● **PODANY TEKST**:
■ ■ ■ ■ ■

# Ogólne > Badania >  Badanie rtg w onkologii

## Nie zarejestrowany

Bardzo proszę o pomoc w zrozumieniu tematu: jestem z nowotworem piersi, po chemii, teraz prawdopodobnie poszło na układ limfatyczny (powiększone węzły w wielu obszarach organizmu, też w obrębie szyi). Czekam na pełną diagnostykę.
W tzw.międzyczasie od lekarza rodzinnego dostałam skierowanie na rtg odcinka szyjnego kręgosłupa (problem zdrowotny). Powiedziałam, że się obawiam - czytałam o niebezpieczeństwie takich badań, ale lekarz stwierdził, że badanie jest dla mnie bezpieczne. Czy tak jest? Boję się o promieniowanie na węzły.
I jeszcze pytanie - mam to badanie zrobić w mojej przychodni, a tam jest mocno sfatygowany sprzęt. Czy jest faktycznie różnica - gdybym takie badanie wykonywała - w nowości sprzętu? Na co zwracać uwagę?

■ ■ ■ ■ ■

● **SEKCJA DANYCH**:
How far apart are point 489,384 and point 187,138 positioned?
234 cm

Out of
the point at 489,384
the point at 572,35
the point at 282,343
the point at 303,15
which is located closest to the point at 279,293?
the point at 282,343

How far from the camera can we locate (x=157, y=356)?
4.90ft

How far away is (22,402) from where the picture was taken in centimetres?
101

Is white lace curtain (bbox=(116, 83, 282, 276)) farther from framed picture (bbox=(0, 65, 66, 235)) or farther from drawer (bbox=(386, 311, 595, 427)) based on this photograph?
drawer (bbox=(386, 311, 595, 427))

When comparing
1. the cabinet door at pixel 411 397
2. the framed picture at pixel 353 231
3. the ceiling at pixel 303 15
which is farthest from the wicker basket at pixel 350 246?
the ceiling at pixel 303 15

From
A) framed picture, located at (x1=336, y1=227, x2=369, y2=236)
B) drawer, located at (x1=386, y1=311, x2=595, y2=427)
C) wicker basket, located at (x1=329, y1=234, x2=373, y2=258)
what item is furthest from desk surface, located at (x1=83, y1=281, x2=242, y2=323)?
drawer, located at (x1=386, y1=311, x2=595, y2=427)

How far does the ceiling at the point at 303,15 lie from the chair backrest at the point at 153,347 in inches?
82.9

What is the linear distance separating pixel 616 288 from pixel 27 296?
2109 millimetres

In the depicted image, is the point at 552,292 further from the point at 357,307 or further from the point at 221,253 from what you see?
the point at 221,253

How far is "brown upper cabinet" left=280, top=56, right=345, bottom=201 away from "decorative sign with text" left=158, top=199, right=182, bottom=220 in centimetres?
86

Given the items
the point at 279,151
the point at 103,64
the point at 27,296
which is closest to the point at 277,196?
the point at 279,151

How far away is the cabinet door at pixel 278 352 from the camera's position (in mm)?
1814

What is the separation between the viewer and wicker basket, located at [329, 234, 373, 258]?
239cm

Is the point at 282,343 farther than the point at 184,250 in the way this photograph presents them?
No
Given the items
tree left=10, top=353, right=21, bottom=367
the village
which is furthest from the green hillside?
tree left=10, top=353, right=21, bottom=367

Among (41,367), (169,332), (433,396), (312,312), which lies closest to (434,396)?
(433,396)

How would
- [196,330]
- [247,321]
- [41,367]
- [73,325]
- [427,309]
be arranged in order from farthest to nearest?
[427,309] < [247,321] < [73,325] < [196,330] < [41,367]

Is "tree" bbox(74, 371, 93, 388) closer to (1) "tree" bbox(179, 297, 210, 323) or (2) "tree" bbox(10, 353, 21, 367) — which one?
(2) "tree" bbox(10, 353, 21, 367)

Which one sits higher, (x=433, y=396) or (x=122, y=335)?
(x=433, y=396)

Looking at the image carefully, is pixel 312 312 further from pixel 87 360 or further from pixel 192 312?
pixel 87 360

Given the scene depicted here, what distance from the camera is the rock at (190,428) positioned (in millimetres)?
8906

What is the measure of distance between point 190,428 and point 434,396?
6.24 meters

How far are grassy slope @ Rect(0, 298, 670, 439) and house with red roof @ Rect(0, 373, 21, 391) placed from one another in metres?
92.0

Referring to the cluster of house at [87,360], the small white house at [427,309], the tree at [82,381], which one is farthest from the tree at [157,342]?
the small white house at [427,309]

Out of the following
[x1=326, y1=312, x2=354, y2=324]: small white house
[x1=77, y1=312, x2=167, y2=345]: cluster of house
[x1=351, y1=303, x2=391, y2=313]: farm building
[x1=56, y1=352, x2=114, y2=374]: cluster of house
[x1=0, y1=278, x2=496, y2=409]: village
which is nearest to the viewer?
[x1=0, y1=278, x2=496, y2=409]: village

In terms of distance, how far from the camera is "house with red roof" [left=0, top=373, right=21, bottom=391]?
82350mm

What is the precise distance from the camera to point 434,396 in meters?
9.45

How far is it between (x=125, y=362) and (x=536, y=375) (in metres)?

■ ■ ■ ■ ■

● **LISTA ZADAŃ**:
- a) Sprawdź, czy poniższe stwierdzenia zgadzają się z wpisem o badaniu rtg, i przy każdym odpowiedz tak lub nie, cytując dosłownie rozstrzygające słowa wpisu: (i) osoba pisząca jest już po chemii; (ii) skierowanie na rtg wystawił onkolog; (iii) badanie ma zostać wykonane na nowym sprzęcie.
- b) Dopisz dalszy ciąg wpisu o badaniu rtg, zaczynając po jego ostatnim zdaniu.
Dane są materiałem odrębnym od tekstu.

● **WYNIKI ZADAŃ**:
- a)
(i) Tak: „po chemii”.
(ii) Nie: „od lekarza rodzinnego dostałam skierowanie na rtg odcinka szyjnego kręgosłupa”.
(iii) Nie: „tam jest mocno sfatygowany sprzęt”.

- b)
Bardzo proszę o odpowiedź.

----------


## pimpam

Bez obaw. To by żaden pacjent onkologiczny musiał nie mieć tego badania.
Należy się poddać i tyle  :Smile: 
Wykonaj w innej przychodni na nowszym sprzęcie.
Chociaż myślę -> skoro w międzyczasie to do diagnostyki bym się wstrzymała, bo i tak będą obrazowe robić, pokazać przy okazji to skierowanie. Ja bym tak zrobiła przynajmniej.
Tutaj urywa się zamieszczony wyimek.